> _Data records_
▬▬▬▬▬▬

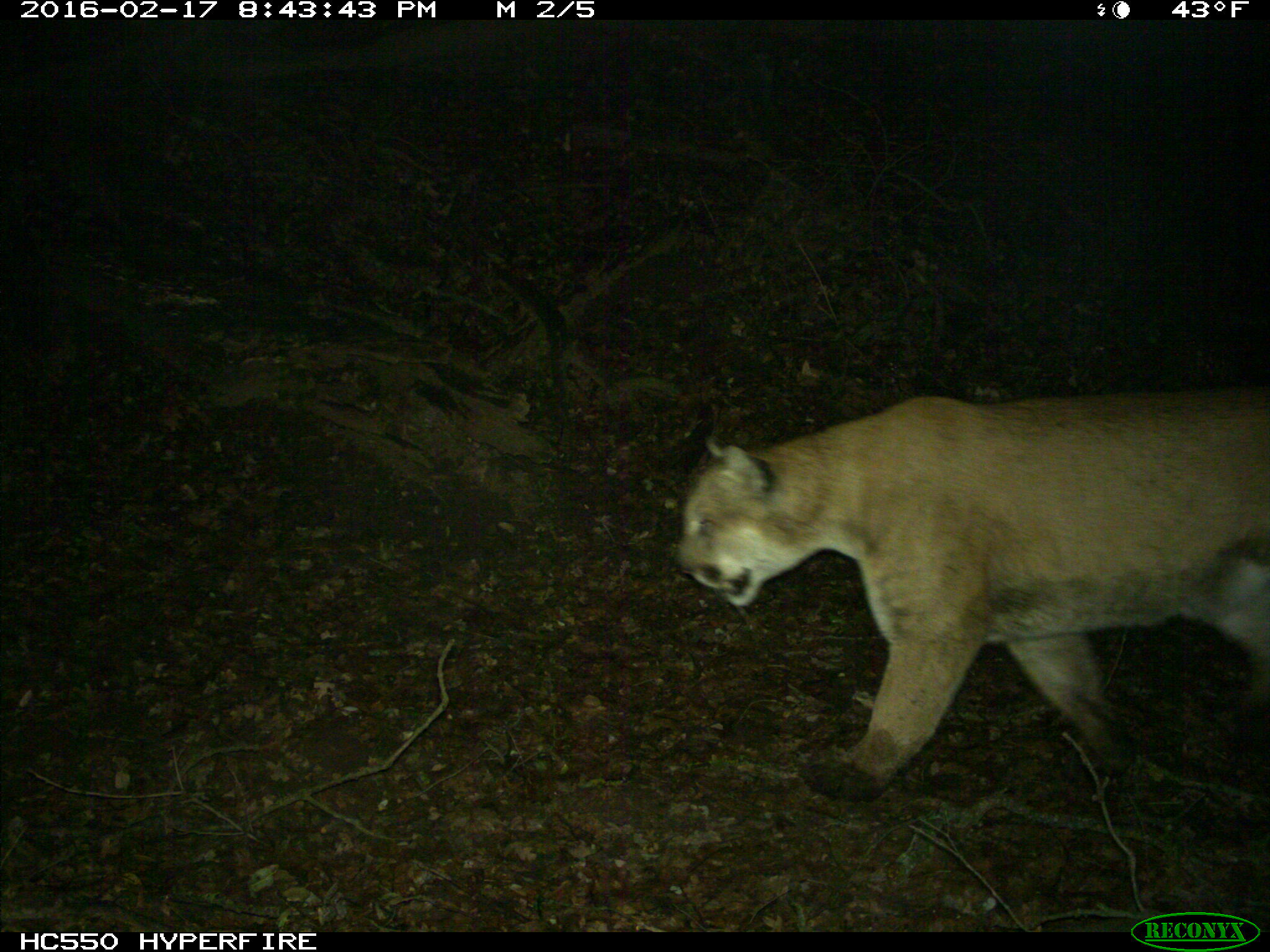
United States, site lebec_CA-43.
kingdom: Animalia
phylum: Chordata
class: Mammalia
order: Carnivora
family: Felidae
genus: Puma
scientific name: Puma concolor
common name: mountain lion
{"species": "Puma concolor (mountain lion)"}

▬▬▬▬▬▬

> _Task details_
Please transcribe all of the entries exactly and omit any picture they hold.

> _Exercise output_
United States, site lebec_CA-43.
kingdom: Animalia
phylum: Chordata
class: Mammalia
order: Carnivora
family: Felidae
genus: Puma
scientific name: Puma concolor
common name: mountain lion
{"species": "Puma concolor (mountain lion)"}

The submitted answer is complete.